# TO DO
Across the whole listing, return each line exactly, with no images included.
Start of Block
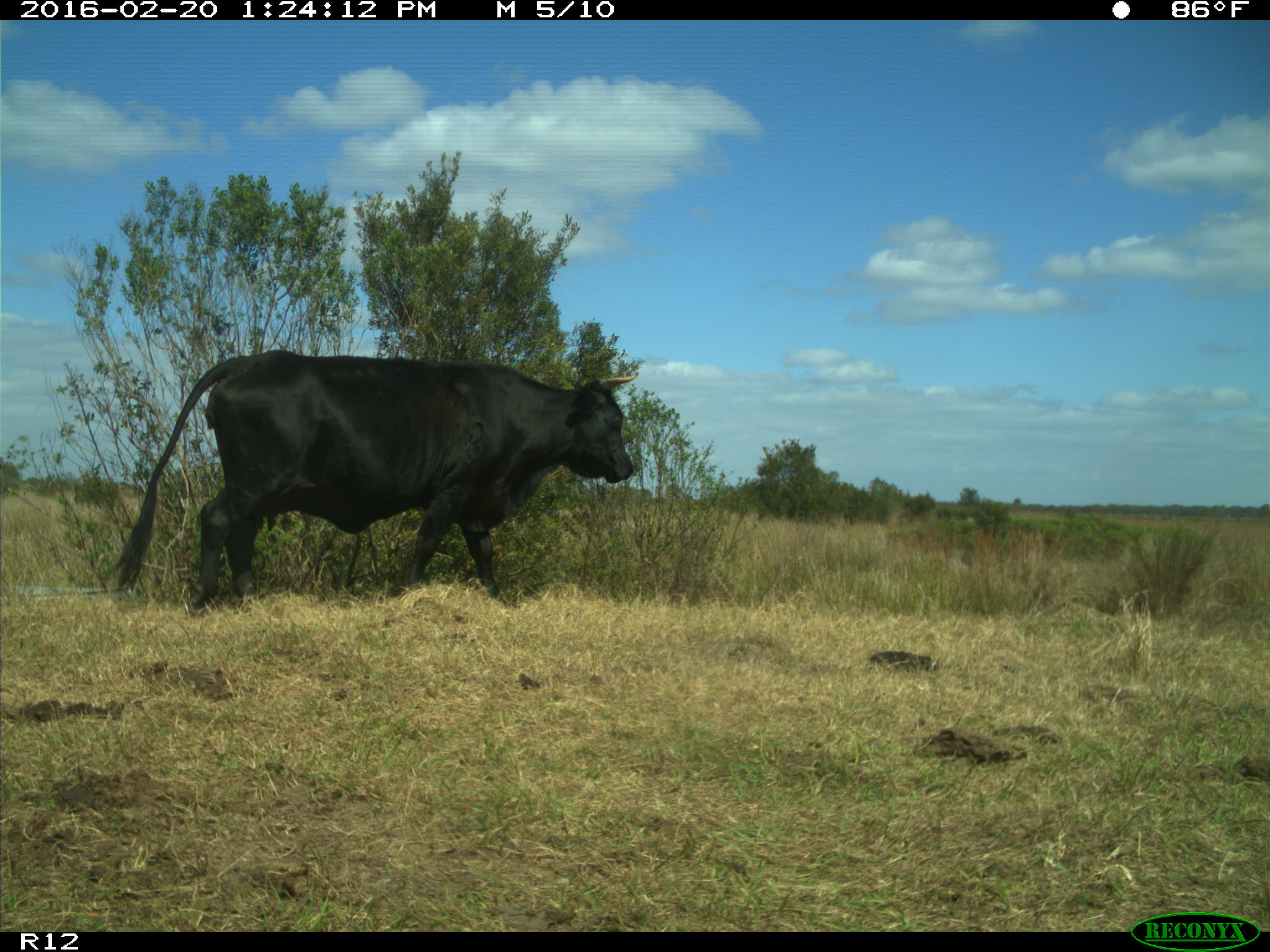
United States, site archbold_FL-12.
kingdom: Animalia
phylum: Chordata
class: Mammalia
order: Artiodactyla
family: Bovidae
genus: Bos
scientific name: Bos taurus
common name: domestic cow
End of Block
# SOLUTION FOR THIS PROBLEM
United States, site archbold_FL-12.
kingdom: Animalia
phylum: Chordata
class: Mammalia
order: Artiodactyla
family: Bovidae
genus: Bos
scientific name: Bos taurus
common name: domestic cow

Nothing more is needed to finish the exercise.